Texte fourni ::

┌────────

Car ce que le wokisme entend d’abord faire émerger à la conscience collective, c’est l’ensemble des fondements narratifs, imaginaires et culturels d’une société inégalitaire. Comment en puisant ses racines civilisationnelles dans l’antiquité gréco-latine, l’Europe ne se serait jamais complètement débarrassée d’un héritage esclavagiste. Comment en sanctuarisant l’esprit des Lumières, on légitimerait insidieusement la trace misogyne des pensées d’un Voltaire ou d’un Rousseau. Comment en considérant l’universalisme comme un facteur d’émancipation pour tous partout dans le monde, on perpétuerait l’idée d’une hégémonie de l’Occident. Comment en se contentant d’aménager le code civil à la marge (et à la traîne) des évolutions sociétales, on se refuserait à remettre en question l’ordre social inégalitaire, sexiste, paternaliste, bourgeois voulu par Bonaparte. Comment en scandant le calendrier de fêtes religieuses chrétiennes, on laisserait une laïceté inachevée en même temps qu’on entretiendrait une hiérarchie des religions. Comment en multipliant les plaques de rues, les noms de place, l’érection de monuments aux chefs militaires, on se refuserait à questionner les exactions des guerres en même temps qu’on invisibiliserait le rôle d’autres acteurs des conflits, comme au hasard les femmes qui ont travaillé à l’arrière des fronts

 

Annuler l’héritage ou augmenter la connaissance ?

└────────

Entrées répertoriées ::

┌────────

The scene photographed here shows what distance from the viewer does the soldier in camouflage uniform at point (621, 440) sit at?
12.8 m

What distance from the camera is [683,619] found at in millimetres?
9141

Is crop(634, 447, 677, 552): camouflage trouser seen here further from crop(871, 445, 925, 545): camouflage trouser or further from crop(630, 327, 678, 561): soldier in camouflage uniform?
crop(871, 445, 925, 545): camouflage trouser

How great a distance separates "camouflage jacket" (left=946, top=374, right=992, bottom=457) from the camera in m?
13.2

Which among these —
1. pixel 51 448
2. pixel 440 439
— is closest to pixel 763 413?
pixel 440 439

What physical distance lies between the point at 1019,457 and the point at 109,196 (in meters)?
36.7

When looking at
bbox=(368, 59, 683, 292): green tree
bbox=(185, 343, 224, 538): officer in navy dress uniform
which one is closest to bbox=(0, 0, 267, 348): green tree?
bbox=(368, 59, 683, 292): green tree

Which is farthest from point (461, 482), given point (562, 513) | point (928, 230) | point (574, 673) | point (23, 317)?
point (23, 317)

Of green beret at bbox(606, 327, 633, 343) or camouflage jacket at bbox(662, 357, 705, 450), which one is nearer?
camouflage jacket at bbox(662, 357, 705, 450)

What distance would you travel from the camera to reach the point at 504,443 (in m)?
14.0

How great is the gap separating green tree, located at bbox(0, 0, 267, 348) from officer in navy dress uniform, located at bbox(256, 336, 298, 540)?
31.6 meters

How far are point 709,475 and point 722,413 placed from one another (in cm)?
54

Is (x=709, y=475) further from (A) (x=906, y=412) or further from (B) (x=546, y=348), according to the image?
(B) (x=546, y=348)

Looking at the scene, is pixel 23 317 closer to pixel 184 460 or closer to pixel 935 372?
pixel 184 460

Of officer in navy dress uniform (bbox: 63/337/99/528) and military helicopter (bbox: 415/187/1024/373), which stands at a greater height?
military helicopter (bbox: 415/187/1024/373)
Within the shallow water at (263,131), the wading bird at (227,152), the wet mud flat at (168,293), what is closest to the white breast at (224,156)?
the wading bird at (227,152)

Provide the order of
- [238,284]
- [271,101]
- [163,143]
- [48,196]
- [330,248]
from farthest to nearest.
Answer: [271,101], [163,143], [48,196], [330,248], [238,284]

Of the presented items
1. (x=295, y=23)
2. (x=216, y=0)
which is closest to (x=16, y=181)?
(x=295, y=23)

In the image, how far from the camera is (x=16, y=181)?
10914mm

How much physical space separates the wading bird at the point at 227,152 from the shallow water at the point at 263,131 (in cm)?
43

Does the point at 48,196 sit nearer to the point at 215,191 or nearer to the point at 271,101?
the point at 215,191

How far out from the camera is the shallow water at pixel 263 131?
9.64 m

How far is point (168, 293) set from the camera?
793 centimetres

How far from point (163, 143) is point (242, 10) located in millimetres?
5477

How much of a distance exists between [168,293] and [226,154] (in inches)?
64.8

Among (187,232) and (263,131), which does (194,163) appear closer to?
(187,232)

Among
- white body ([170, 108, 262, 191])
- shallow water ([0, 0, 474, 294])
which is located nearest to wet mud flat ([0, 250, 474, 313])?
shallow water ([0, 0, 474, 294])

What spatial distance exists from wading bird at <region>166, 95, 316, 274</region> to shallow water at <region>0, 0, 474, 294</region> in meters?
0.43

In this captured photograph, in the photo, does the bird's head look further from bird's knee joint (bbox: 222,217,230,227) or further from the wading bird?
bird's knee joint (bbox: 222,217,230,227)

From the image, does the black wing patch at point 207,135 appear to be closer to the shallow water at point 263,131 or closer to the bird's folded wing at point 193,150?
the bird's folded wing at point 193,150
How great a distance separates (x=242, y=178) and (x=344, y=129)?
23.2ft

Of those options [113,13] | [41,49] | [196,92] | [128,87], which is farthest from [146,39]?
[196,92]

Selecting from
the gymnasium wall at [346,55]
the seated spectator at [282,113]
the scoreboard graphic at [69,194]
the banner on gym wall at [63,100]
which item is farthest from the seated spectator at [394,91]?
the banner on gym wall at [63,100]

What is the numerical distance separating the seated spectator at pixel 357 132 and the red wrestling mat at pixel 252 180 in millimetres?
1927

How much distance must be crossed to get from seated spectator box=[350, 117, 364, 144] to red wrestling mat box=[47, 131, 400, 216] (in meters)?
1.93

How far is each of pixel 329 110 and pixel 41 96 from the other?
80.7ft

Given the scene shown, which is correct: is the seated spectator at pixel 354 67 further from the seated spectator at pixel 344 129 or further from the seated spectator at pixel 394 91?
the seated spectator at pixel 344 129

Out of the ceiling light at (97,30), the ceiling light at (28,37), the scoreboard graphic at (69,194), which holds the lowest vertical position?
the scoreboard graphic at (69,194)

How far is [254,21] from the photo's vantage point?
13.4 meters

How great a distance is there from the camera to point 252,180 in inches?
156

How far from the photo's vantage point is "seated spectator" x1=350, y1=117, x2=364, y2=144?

└────────

Exercice proposé ::
Indiquez, s'il vous plaît, si chacune des affirmations suivantes concorde avec le texte sur le wokisme, en répondant oui ou non et en citant à l'identique les mots du texte qui tranchent.
1. Le texte présente l'Europe comme s'étant complètement débarrassée d'un héritage esclavagiste.
2. Le texte attribue à Bonaparte la volonté d'un ordre social inégalitaire.
3. Le texte mentionne les femmes qui ont travaillé à l'arrière des fronts.

Réponse attendue ::
1. Non : « l’Europe ne se serait jamais complètement débarrassée d’un héritage esclavagiste »
2. Oui : « l’ordre social inégalitaire, sexiste, paternaliste, bourgeois voulu par Bonaparte »
3. Oui : « les femmes qui ont travaillé à l’arrière des fronts »